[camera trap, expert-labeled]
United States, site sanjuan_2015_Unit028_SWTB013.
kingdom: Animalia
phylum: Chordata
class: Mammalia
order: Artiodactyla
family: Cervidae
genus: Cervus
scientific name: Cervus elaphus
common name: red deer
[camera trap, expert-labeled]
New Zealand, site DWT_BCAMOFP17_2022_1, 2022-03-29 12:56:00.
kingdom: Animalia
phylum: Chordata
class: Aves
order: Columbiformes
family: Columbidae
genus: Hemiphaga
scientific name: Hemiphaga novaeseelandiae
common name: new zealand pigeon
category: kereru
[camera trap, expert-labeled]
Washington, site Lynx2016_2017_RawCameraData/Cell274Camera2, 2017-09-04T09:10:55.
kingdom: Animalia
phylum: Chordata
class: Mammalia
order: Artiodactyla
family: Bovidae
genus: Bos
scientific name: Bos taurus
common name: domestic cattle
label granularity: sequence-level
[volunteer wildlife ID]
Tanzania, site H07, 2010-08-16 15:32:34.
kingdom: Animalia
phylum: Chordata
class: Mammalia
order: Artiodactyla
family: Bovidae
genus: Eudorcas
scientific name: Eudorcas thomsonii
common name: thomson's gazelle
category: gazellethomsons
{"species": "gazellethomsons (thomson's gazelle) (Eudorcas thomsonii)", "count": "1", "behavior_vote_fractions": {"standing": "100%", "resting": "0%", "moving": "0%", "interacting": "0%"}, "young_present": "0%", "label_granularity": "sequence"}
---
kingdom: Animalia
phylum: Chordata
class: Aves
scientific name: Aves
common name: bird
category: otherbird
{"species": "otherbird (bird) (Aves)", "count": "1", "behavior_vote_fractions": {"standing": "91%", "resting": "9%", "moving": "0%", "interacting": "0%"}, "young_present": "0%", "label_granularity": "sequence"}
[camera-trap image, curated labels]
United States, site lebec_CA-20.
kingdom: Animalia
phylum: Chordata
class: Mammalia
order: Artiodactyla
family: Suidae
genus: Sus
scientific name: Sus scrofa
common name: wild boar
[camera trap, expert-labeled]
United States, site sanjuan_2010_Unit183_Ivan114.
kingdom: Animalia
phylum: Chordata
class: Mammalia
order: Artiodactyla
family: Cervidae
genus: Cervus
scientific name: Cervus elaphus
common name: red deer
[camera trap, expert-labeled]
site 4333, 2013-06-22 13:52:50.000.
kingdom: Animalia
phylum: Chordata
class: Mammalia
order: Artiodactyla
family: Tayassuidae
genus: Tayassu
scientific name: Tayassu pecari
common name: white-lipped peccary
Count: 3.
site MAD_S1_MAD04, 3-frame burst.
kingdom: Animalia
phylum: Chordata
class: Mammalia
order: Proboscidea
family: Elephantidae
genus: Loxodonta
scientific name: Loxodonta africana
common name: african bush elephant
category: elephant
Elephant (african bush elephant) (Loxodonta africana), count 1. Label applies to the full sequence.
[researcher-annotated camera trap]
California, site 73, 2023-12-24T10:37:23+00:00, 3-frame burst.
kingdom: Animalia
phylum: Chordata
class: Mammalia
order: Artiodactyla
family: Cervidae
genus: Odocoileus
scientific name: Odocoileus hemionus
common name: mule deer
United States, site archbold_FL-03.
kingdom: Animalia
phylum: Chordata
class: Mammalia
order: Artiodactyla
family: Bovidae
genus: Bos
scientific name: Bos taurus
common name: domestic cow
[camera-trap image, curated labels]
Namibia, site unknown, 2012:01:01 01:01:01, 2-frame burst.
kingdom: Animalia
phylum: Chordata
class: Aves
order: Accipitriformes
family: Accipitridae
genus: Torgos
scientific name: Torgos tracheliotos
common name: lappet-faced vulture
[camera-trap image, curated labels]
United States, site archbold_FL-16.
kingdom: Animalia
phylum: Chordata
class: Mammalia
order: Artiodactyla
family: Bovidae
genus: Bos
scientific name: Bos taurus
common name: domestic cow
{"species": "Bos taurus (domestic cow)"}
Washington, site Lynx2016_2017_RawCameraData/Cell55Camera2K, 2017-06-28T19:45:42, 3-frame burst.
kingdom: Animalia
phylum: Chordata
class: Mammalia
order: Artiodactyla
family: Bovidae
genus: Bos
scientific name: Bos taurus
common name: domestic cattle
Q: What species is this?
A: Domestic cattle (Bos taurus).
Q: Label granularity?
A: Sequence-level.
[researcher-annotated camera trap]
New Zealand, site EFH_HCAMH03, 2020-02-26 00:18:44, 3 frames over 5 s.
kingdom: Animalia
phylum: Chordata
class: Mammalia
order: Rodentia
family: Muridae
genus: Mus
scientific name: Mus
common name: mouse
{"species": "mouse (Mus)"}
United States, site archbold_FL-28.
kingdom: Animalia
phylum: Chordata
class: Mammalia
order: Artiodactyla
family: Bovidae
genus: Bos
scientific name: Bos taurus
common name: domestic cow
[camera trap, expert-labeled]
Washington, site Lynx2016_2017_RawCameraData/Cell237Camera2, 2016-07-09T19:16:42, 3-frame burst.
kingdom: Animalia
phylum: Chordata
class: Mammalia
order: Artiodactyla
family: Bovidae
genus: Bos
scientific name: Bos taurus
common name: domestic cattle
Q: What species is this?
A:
::::
Instructions to follow: Working from the records above, write out verbatim only the lines from the line containing "United States, site lebec_CA-20." through the line containing "site 4333, 2013-06-22 13:52:50.000.".

Result of this exercise:
United States, site lebec_CA-20.
kingdom: Animalia
phylum: Chordata
class: Mammalia
order: Artiodactyla
family: Suidae
genus: Sus
scientific name: Sus scrofa
common name: wild boar
[camera trap, expert-labeled]
United States, site sanjuan_2010_Unit183_Ivan114.
kingdom: Animalia
phylum: Chordata
class: Mammalia
order: Artiodactyla
family: Cervidae
genus: Cervus
scientific name: Cervus elaphus
common name: red deer
[camera trap, expert-labeled]
site 4333, 2013-06-22 13:52:50.000.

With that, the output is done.